We use the term “multitasking” quite a bit. While it may be possible to do two things at once physically (walking and chewing gum at the same time), I’m not sure it is possible to do two things at once mentally (at least not voluntarily). Have you ever tried to reply to email and simultaneously carry on a telephone conversation? What about listening to your wife over dinner while watching Sports Center in the background? See what I mean?
According to Dr. Rene Marois of Vanderbilt University, scientific research indicates that the brain can’t do two things effectively at once. Our minds, no matter how complex, still can only think actively about one thing at a time.
Here’s a typical example from my life: I pick up my son from school. My favorite radio sports talk show is discussing breaking news regarding my favorite football team. As I’m trying to listen intently to every detail, my son begins to tell me about his day at school.
I try to listen to both the radio and my son. I can even feel my brain trying to switch to my son’s conversation and for the as the radio personality pauses and switch back when my son pauses. The result? I don’t comprehend what either is saying! At this point I get really frustrated and have to make a decision:
1) Turn off the radio and listen to my son,
2) Ask my son to wait while I listen to the radio.
Asking Bryce to wait while I listen to the radio isn’t always a bad idea. Breaking news regarding severe weather or impending danger should be treated with priority. Further, to a degree, Bryce needs to learn that he is not the center of the universe and that sometimes he has to be patient.
Most of the time, however, I need to turn the radio off. It allows me to spend time focusing on what’s really important –my son.
Placing your focus on family seems simple, but it’s not always as easy as turning off a radio. What about turning off certain things in your brain?
For example, I struggle with leaving work at the office. It is very difficult for me to shift gears from thinking about projects, strategies, and loose ends to dinner, bicycles, and board games.
At the same time, my son has the gift of talking… a lot! He is a natural communicator and loves to give me every detail about everything going on in his world.
What really makes it frustrating is when my mind is thinking about something work-related and my son wants to tell me about the picture he drew, the story he read, the game he invented, the imaginary friends he created, and the cartoon he watched –all in intricate detail.
What I am learning is that it takes incredible discipline to intentionally ignore work and purposefully listen to my son. The issues may be different for you. Your struggle may not be with thinking about work, it may be thinking about relationships, housework, hobbies, or shopping. No matter what the issue, it always comes back to a battle between the urgent and the important.
Like Paul, we must “take every thought captive” (2 Cor. 10:5) not only to discern right thoughts from wrong thoughts, but also to determine if it is the appropriate time to contemplate those thoughts.
Have you ever had a “light bulb” come on in your mind just as your spouse engages you in conversation? What do you do? What about when you have mentally arrived at a solution to a major problem at work right as your son asks you to listen to the story he made up? What if there is no pen or paper handy to jot down your thoughts?
Are you willing to risk losing the idea for the sake of focusing on your family?
I have to confess that far too many times I have acted like I was listening to my son while secretly thinking about my idea. I have gone into “uh-huh” mode and not heard a word he was saying more times that I would like to admit.
While this may sound harmless to some, I beg to disagree. Why? Because every time my son interrupts my train of thought with a question, story or thought, it is serious business to him. What I consider an interruption, he considers an invitation –an invitation into his world.
You see, in thirteen years my son will be a senior in high school. On graduation day, I don’t want to have “small talk” –I want to have deep, meaningful conversation. But that can’t happen if day after day, year after year, I continually ignore his invitation to come into his world.
I don’t want to be the parent who wonders what is going on in his child’s life –I want to be a part of his life! Jobs, ideas, solutions, may all come and go –but I will always be Bryce’s dad. Nobody else can fill those shoes.
So will it be easy to block out work from my mind in order to listen to my son? No, but it will be worth it!

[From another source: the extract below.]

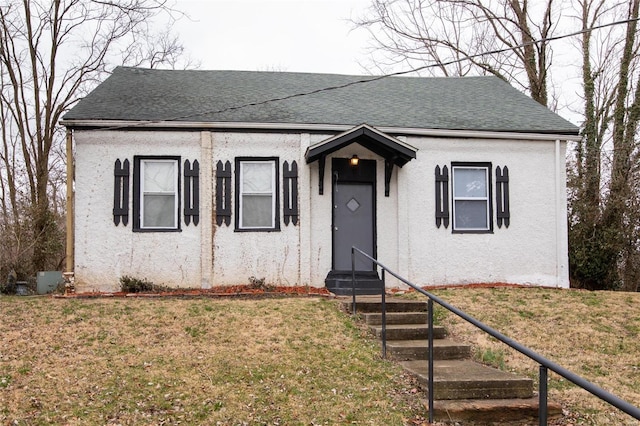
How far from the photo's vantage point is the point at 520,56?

And its not just a matter of guarding against the thoughts themselves, but it’s also a matter of guarding against the anxiety of unresolved issues! I must resist the temptation to worry about work while I am at home and instead choose to “not be anxious about anything” (Philippians 4:6).
Ultimately, it boils down to whether or not I trust God’s sovereignty. If I am going to be obedient to him, I have to place my priority on being a dad. Since that is what God has called me to do, I have to believe that He will provide for everything else. He knows all of my work-related issues and, better yet, he knows the all of the solutions too!
So here are some ways I am going to try to eliminate multitasking my family:
1) I’m going to keep the radio, TV, and internet to a minimum to avoid distractions.
2) I’m going to keep paper and pencil (or iPhone) handy to take notes when vital so that my mind is free to engage in meaningful conversation with my son.
3) I’m going to remind myself as I leave the office everyday that my identity is not in my work, but it is in my Savior who calls me to be a faithful dad.
4) I’m going to leave issues at the office.
5) I’m going to trust God when I need to let an idea go.
I’d like to hear from you. What competes for the attention you should be giving to your family? What skills have you learned to help you avoid multitasking your family?